- _TEXTO PARA LEITURA_
= = =
Clicando no Google a palavra “Educação”
seguida da expressão “direito de todos”, encontrei 671 mil referências. Só de
artigos acadêmicos a respeito, 5.120. “Educação inclusiva” dá 262 mil
respostas. Experimente clicar agora “Educar-se é dever de cada um”: nenhum
resultado. “Educar-se é dever de todos”: nenhum resultado. “Educar-se é dever
do cidadão”: nenhum resultado.
Isso basta para explicar por que os
estudantes brasileiros tiram sempre os últimos lugares nos testes
internacionais. A ideia de que educar-se seja um dever jamais parece ter ocorrido
às mentes iluminadas que orientam (ou desorientam) a formação (ou deformação)
das mentes das nossas crianças.
Eis também a razão pela qual, quando
meus filhos me perguntavam por que tinham de ir para a escola, eu só conseguia lhes
responder que se não fizessem isso eu iria para a cadeia; que, portanto,
deveriam submeter-se àquele ritual absurdo por amor ao seu velho pai. Jamais
consegui encontrar outra justificativa. Também lhes recomendei que só se
esforçassem o bastante para tirar as notas mínimas, sem perder mais tempo com
aquela bobagem. Se quisessem adquirir cultura, que estudassem em casa, sob a
minha orientação. Tenho oito filhos. Nenhum deles é inculto. Mas o mais erudito
de todos, não por coincidência, é aquele que frequentou escola por menos tempo.
A ideia de que a educação é um direito
é uma das mais esquisitas que já passaram pela mente humana. É só a repetição
obsessiva que lhe dá alguma credibilidade. Que é um direito, afinal? É uma
obrigação que alguém tem para com você. Amputado da obrigação que impõe a um
terceiro, o direito não tem substância nenhuma. É como dizer que as crianças
têm direito à alimentação sem que ninguém tenha a obrigação de alimentá-las. A
palavra “direito” é apenas um modo eufemístico de designar a obrigação dos outros.
Os outros, no caso, são as pessoas e
instituições nominalmente incumbidas de “dar” educação aos brasileiros:
professores, pedagogos, ministros, intelectuais e uma multidão de burocratas.
Quando essas criaturas dizem que você tem direito à educação, estão apenas
enunciando uma obrigação que incumbe a elas próprias. Por que, então, fazem
disso uma campanha publicitária? Por que publicam anúncios que logicamente só
devem ser lidos por elas mesmas? Será que até para se convencer das suas
próprias obrigações elas têm de gastar dinheiro do governo? Ou são tão
preguiçosas que precisam incitar a população para que as pressione a cumprir
seu dever? Cada tostão gasto em campanhas desse tipo é um absurdo e um crime.
= = =
- _TAREFA_
Atualize o texto sobre educação reescrevendo todo o trecho desde "Isso basta para" até "das nossas crianças.", com "estudantes" substituído por "alunos".

- _DADOS FORNECIDOS_
= = =
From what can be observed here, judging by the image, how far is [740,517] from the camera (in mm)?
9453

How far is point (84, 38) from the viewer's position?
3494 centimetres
= = =
- _RESOLUÇÃO_
Isso basta para explicar por que os
alunos brasileiros tiram sempre os últimos lugares nos testes
internacionais. A ideia de que educar-se seja um dever jamais parece ter ocorrido
às mentes iluminadas que orientam (ou desorientam) a formação (ou deformação)
das mentes das nossas crianças.